Parameter	Type	Default	Description
`kit`	`Any`	required	Main developer kit — used for summary + fallback frame analysis
`analysis_kit`	`Any \| None`	`None`	Separate kit for frame-by-frame vision analysis (falls back to `kit`)
`summary_kit`	`Any \| None`	`None`	Separate kit for summary generation (falls back to `kit`)
`transcriber`	`TranscriberBackend`	`FASTER_WHISPER`	Audio transcription backend
`transcriber_model`	`str`	`"base"`	Model name / size — interpretation is backend-specific
`transcriber_api_key`	`str \| None`	`None`	API key for cloud backends (or read from env var)
`transcriber_base_url`	`str \| None`	`None`	Base URL for self-hosted endpoints (Ollama etc.)
`fps`	`float`	`1.0`	Frames to sample per second of video
`similarity_threshold`	`float`	`90.0`	Discard a frame when its similarity to the previous kept frame is ≥ this %
`dedup_method`	`DeduplicationMethod`	`PHASH`	`PHASH` (fast) or `SSIM` (more accurate)
`max_frames`	`int \| None`	`None`	Hard cap on kept frames
`frame_format`	`str`	`"JPEG"`	`"JPEG"` or `"PNG"`
`frame_analysis_mode`	`FrameAnalysisMode`	`INDIVIDUAL`	`INDIVIDUAL` or `GRID` (collage)
`grid_size`	`int`	`4`	Frames per grid collage (GRID mode only)
`batch_size`	`int`	`10`	Concurrent LLM calls per analysis batch
`max_workers`	`int`	`4`	Thread-pool size for concurrent LLM calls
`max_process_workers`	`int`	`4`	Process-pool size for CPU-bound extraction
`language`	`str \| None`	`None`	BCP-47 code (e.g. `"en"`), `None` = auto-detect
`transcribe_audio`	`bool`	`True`	Extract and transcribe the audio track
`analyze_frames`	`bool`	`True`	Pass kept frames to the vision LLM
`generate_summary`	`bool`	`True`	Generate a comprehensive Markdown summary
`processing_mode`	`VideoProcessingMode`	`ACTIVE`	`ACTIVE` = full video; `PASSIVE` = focused time window
`focus_time_seconds`	`float \| None`	`None`	Center timestamp for passive mode (seconds or parseable string)
`window_seconds`	`float`	`5.0`	Passive-mode half-window: processes `focus ± window` seconds
`rag_pipeline`	`Any \| None`	`None`	`RactoRAG` instance for optional storage
`safe_mode`	`bool`	`False`	Catch all exceptions; return them in `result.error`
`tracer`	`Any \| None`	`None`	`RactoTracer` for OTEL tracing
`metrics`	`Any \| None`	`None`	`GatewayMetricsMiddleware` for Prometheus
`rate_limiter`	`Any \| None`	`None`	Duck-typed rate limiter
`user_id`	`str`	`"default"`	Default user identifier for rate limiter

Methods

run

def run(
    source: str | Path | bytes | list,
    *,
    fps=None,
    similarity_threshold=None,
    dedup_method=None,
    max_frames=None,
    analyze_frames=None,
    frame_analysis_mode=None,
    grid_size=None,
    batch_size=None,
    transcribe_audio=None,
    language=None,
    generate_summary=None,
    processing_mode=None,
    focus_time_seconds=None,
    window_seconds=None,
    store_in_rag=False,
    user_id=None,
) -> VideoProcessorResult

Process a video synchronously.

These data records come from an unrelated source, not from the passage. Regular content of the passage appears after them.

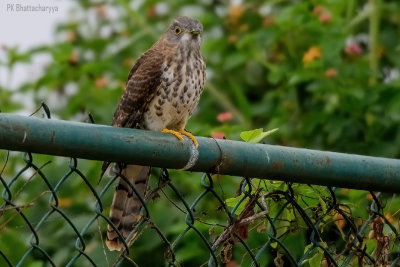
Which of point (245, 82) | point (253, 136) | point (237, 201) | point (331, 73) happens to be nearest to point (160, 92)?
point (253, 136)

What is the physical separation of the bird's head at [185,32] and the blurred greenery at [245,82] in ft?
1.59

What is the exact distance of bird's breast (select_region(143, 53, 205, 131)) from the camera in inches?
166

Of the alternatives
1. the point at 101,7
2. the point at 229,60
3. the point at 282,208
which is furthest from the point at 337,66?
the point at 282,208

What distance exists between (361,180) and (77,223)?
1.87 meters

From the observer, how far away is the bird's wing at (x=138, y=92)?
4113mm

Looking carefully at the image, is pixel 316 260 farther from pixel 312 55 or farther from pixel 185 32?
pixel 312 55

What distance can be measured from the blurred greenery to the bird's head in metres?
0.48

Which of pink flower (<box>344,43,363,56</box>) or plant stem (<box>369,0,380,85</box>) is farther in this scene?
plant stem (<box>369,0,380,85</box>)

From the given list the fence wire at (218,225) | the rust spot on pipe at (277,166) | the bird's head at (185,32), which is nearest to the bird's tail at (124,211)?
the fence wire at (218,225)

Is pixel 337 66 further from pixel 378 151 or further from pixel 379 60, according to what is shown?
pixel 379 60

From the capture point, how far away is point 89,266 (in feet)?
15.3

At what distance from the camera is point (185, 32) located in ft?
15.5

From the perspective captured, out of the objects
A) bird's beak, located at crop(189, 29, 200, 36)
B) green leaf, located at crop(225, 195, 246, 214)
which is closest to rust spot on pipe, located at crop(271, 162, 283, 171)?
green leaf, located at crop(225, 195, 246, 214)

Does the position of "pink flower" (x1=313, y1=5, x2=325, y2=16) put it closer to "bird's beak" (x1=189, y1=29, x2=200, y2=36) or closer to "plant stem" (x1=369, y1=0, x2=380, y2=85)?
"plant stem" (x1=369, y1=0, x2=380, y2=85)
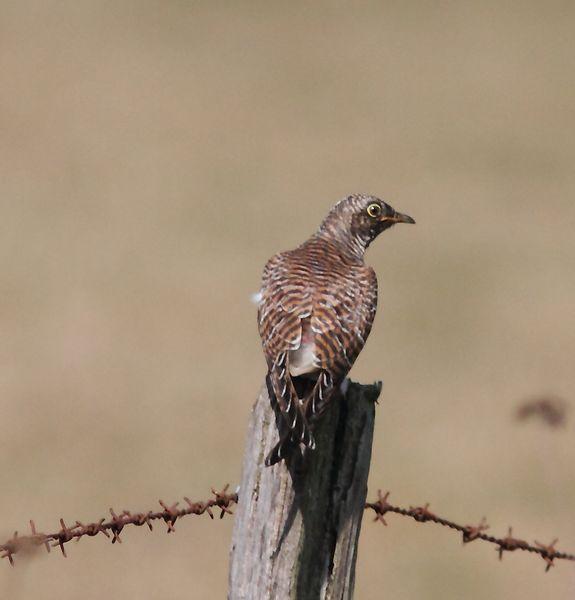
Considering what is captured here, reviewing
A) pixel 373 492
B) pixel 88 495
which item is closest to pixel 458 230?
pixel 373 492

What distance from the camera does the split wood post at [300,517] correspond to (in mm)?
5488

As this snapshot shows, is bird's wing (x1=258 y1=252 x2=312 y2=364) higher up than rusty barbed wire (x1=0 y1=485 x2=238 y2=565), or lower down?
higher up

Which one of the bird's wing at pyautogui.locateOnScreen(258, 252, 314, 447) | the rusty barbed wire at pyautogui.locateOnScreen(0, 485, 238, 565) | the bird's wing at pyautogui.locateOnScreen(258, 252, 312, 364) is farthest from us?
the bird's wing at pyautogui.locateOnScreen(258, 252, 312, 364)

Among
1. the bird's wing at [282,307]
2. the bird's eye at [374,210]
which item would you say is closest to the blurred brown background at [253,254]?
the bird's wing at [282,307]

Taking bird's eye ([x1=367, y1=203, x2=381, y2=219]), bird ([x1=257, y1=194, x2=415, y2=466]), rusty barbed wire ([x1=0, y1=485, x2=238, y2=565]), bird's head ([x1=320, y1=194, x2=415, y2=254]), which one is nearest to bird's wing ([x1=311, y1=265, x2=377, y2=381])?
bird ([x1=257, y1=194, x2=415, y2=466])

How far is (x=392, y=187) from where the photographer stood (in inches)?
1234

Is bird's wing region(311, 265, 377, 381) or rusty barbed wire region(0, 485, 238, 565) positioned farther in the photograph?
bird's wing region(311, 265, 377, 381)

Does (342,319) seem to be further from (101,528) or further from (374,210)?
(374,210)

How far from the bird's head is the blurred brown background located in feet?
6.07

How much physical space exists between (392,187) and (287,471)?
85.7 feet

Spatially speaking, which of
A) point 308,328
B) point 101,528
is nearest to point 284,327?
point 308,328

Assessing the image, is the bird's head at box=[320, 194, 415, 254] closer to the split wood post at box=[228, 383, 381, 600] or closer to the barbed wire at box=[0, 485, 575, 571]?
the barbed wire at box=[0, 485, 575, 571]

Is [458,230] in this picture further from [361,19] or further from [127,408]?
[361,19]

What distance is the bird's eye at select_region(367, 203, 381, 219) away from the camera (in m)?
9.14
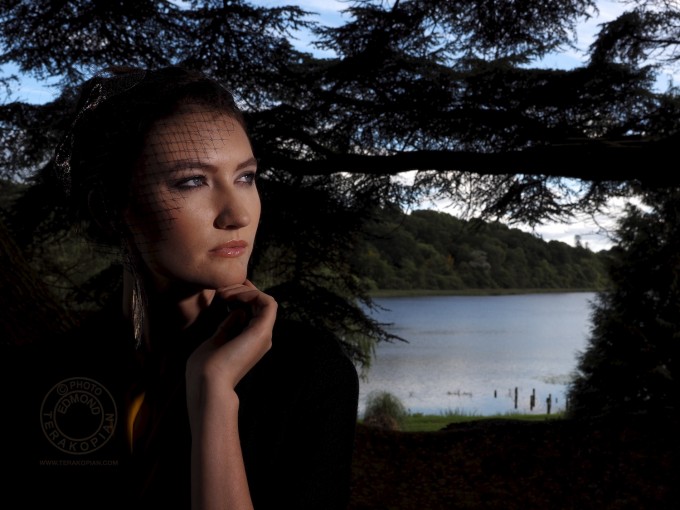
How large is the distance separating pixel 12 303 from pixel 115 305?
2.08m

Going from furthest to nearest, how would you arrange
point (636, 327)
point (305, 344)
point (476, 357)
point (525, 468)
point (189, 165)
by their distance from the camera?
point (476, 357), point (636, 327), point (525, 468), point (305, 344), point (189, 165)

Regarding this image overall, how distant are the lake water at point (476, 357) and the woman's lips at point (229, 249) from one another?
880cm

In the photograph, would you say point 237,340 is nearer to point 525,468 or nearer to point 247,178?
point 247,178

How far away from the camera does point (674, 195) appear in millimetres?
8562

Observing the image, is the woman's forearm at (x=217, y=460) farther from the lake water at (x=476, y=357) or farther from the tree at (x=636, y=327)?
the tree at (x=636, y=327)

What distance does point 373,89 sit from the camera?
270 inches

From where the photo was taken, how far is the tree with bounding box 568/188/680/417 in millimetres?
13906

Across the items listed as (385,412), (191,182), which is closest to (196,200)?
(191,182)

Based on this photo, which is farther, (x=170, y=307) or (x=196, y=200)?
(x=170, y=307)

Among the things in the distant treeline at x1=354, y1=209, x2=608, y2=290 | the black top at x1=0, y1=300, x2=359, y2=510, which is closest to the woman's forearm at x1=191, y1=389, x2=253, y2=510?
the black top at x1=0, y1=300, x2=359, y2=510

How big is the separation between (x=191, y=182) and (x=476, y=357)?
80.7m

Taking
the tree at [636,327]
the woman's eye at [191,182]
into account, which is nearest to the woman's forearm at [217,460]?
the woman's eye at [191,182]

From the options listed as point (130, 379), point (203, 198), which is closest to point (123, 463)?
point (130, 379)

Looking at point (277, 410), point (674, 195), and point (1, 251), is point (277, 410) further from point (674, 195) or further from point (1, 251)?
point (674, 195)
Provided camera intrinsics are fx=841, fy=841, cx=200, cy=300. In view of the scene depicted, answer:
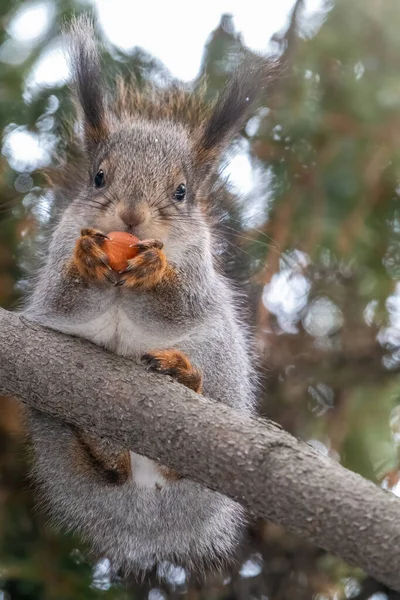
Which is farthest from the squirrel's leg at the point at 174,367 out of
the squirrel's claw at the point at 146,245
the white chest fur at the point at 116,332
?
the squirrel's claw at the point at 146,245

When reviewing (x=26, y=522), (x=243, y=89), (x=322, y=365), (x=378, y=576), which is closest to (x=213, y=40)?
(x=243, y=89)

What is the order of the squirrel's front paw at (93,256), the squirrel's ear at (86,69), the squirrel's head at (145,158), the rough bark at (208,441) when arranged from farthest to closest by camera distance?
the squirrel's ear at (86,69) < the squirrel's head at (145,158) < the squirrel's front paw at (93,256) < the rough bark at (208,441)

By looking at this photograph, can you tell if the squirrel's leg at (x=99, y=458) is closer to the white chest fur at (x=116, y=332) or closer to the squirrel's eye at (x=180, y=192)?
the white chest fur at (x=116, y=332)

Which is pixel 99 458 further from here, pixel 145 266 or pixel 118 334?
pixel 145 266

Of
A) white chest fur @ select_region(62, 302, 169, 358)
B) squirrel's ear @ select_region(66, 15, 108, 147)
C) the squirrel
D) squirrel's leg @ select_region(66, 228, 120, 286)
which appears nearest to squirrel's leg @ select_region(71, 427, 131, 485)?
the squirrel

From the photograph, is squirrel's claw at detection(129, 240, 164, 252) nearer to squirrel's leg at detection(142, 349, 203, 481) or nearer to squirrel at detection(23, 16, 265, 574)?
squirrel at detection(23, 16, 265, 574)

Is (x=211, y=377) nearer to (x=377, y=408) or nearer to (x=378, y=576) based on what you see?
(x=377, y=408)
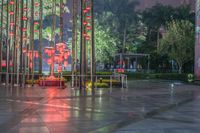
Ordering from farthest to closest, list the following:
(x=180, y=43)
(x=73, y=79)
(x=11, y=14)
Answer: (x=180, y=43) < (x=11, y=14) < (x=73, y=79)

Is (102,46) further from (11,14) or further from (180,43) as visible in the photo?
(11,14)

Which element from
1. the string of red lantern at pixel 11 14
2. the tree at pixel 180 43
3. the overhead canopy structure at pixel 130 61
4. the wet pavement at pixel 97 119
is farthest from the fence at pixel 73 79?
the overhead canopy structure at pixel 130 61

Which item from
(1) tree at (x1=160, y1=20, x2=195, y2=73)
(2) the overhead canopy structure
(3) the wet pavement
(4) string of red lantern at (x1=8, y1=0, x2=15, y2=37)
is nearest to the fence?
(4) string of red lantern at (x1=8, y1=0, x2=15, y2=37)

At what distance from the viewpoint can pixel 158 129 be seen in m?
10.7

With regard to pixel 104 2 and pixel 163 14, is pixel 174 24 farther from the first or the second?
pixel 104 2

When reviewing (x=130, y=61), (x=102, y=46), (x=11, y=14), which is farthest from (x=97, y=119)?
(x=130, y=61)

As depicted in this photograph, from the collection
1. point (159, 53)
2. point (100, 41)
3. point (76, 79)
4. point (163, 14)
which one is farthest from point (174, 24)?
point (76, 79)

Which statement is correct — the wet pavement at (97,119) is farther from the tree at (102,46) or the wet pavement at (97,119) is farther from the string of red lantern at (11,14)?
the tree at (102,46)

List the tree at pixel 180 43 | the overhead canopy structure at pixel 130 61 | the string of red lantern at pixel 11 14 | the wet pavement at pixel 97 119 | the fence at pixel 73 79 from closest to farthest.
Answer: the wet pavement at pixel 97 119 → the fence at pixel 73 79 → the string of red lantern at pixel 11 14 → the tree at pixel 180 43 → the overhead canopy structure at pixel 130 61

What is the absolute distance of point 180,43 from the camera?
57.9 metres

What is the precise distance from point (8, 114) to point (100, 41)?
46804 millimetres

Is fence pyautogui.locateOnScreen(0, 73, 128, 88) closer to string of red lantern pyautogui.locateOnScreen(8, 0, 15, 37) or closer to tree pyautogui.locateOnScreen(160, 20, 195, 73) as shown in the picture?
string of red lantern pyautogui.locateOnScreen(8, 0, 15, 37)

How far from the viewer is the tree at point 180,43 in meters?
57.5

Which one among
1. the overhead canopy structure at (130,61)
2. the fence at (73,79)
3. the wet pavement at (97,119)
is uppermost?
the overhead canopy structure at (130,61)
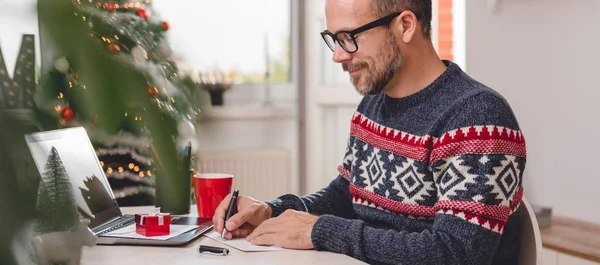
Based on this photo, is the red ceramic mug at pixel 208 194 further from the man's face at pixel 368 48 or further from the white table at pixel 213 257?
Result: the man's face at pixel 368 48

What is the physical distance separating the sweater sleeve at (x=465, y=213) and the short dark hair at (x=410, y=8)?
0.29 m

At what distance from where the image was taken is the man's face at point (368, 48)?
146cm

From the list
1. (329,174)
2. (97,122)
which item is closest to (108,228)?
(97,122)

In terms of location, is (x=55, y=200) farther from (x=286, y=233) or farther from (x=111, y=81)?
(x=286, y=233)

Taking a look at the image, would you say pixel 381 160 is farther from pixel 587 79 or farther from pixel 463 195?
pixel 587 79

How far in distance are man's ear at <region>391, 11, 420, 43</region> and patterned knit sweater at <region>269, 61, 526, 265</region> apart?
11 centimetres

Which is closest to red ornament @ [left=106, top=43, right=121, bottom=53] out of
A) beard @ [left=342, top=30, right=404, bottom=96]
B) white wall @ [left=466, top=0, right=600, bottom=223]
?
beard @ [left=342, top=30, right=404, bottom=96]

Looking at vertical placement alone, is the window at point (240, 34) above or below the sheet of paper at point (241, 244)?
above

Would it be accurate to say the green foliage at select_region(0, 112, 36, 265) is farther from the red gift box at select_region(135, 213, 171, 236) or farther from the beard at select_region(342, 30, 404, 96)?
the beard at select_region(342, 30, 404, 96)

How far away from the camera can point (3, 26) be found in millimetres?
200

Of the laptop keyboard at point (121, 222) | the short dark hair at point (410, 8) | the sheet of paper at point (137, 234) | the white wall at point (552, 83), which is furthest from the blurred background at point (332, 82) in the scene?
the short dark hair at point (410, 8)

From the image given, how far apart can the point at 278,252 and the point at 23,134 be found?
101 centimetres

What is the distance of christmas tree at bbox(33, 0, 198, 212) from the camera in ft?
0.71

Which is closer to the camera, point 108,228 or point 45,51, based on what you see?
point 45,51
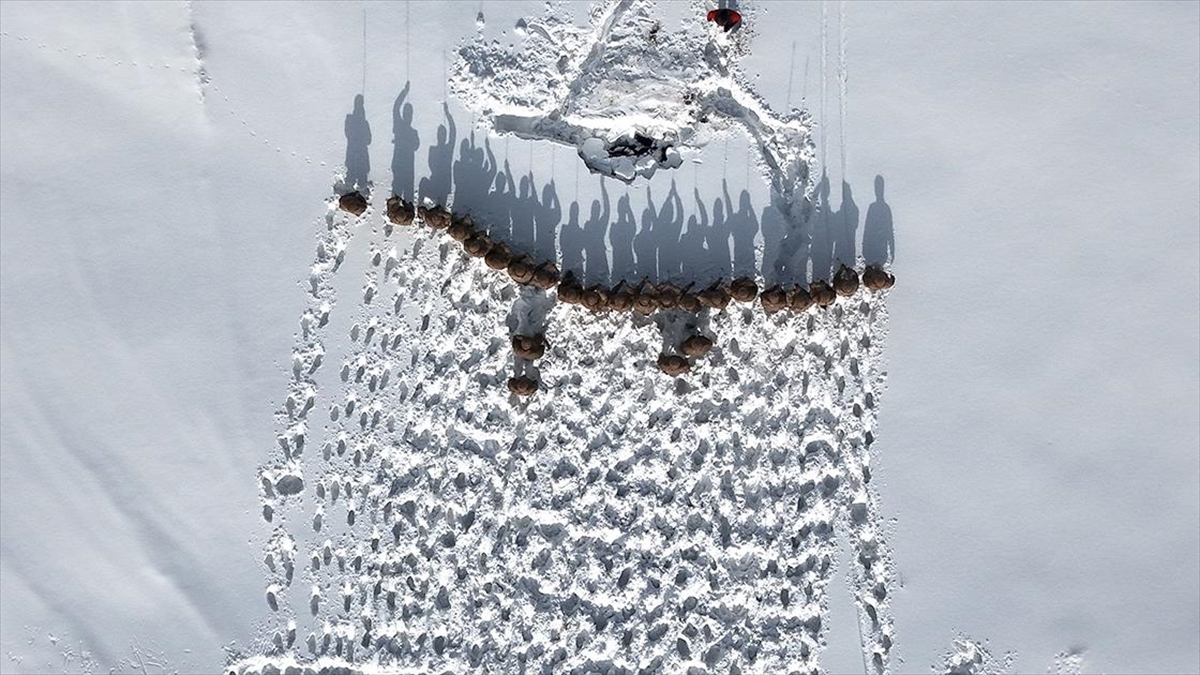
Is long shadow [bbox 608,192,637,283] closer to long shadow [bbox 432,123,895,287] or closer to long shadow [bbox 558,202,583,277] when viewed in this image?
long shadow [bbox 432,123,895,287]

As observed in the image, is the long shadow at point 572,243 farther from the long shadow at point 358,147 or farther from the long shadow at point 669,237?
the long shadow at point 358,147

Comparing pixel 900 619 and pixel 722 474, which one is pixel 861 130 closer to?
pixel 722 474

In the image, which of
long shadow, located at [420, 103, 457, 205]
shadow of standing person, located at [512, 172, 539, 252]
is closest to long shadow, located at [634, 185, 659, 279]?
shadow of standing person, located at [512, 172, 539, 252]

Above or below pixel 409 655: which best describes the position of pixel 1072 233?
above

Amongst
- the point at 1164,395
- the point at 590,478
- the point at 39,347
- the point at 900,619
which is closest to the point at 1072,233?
the point at 1164,395

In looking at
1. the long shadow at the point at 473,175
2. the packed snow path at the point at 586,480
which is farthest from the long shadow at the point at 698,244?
the long shadow at the point at 473,175

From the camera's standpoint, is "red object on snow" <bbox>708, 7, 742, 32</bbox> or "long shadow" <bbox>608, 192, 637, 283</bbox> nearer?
"red object on snow" <bbox>708, 7, 742, 32</bbox>
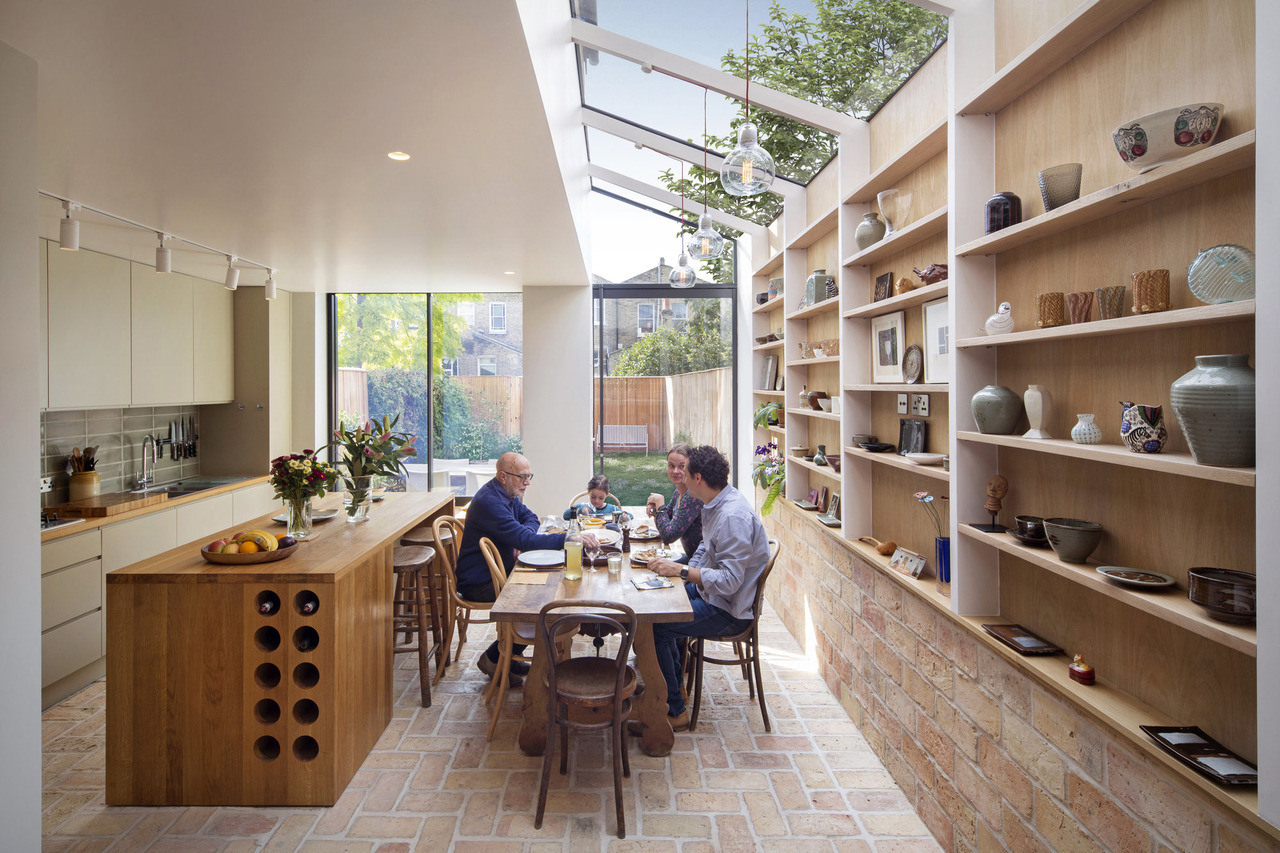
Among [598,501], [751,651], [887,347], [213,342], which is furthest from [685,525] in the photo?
[213,342]

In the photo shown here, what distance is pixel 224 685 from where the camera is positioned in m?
2.61

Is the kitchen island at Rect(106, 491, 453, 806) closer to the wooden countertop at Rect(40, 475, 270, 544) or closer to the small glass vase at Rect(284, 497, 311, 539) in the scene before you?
the small glass vase at Rect(284, 497, 311, 539)

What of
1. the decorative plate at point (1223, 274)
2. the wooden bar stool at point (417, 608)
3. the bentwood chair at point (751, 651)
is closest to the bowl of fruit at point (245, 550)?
the wooden bar stool at point (417, 608)

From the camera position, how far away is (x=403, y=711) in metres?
3.48

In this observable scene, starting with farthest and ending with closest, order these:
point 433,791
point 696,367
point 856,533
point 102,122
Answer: point 696,367, point 856,533, point 433,791, point 102,122

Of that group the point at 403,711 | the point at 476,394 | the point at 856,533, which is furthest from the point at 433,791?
the point at 476,394

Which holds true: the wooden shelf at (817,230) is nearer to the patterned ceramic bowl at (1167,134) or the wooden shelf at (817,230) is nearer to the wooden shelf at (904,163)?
the wooden shelf at (904,163)

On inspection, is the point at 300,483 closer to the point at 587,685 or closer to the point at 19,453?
the point at 19,453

All keyword arguments override the constructor defaults for this call only.

Accepted source types

Type	Example	Behaviour
`str` (local path)	`"lecture.mp4"`	Opens with OpenCV directly
`Path` (local path)	`Path("lecture.mp4")`	Opens with OpenCV directly
`str` (HTTP/HTTPS URL)	`"https://cdn.example.com/v.mp4"`	Downloaded via `httpx` to temp file
`str` (YouTube URL)	`"https://youtu.be/abc"`	Downloaded via `yt-dlp` to temp file
`bytes`	`video_bytes`	Written to a temp file, then processed
`list[str \| Path]`	`["f0.jpg", "f1.jpg"]`	Pre-extracted frames — extraction step skipped

arun

async def arun(source, **kwargs) -> VideoProcessorResult

Async variant of run(). CPU-bound steps run in a ThreadPoolExecutor; LLM calls use asyncio.gather for concurrency.

answer_question

def answer_question(
    source: str | Path | bytes | list,
    *,
    question: str,
    processing_mode: VideoProcessingMode | str = VideoProcessingMode.ACTIVE,
    focus_time: float | int | str | None = None,
    window_seconds: float = 5.0,
    max_context_chars: int = 40_000,
    **run_kwargs,
) -> VideoProcessorResult

Process a video then answer a user question from the extracted timeline context. Combines passive-mode windowed processing with a QA LLM call. The answer and question fields are populated on the returned result.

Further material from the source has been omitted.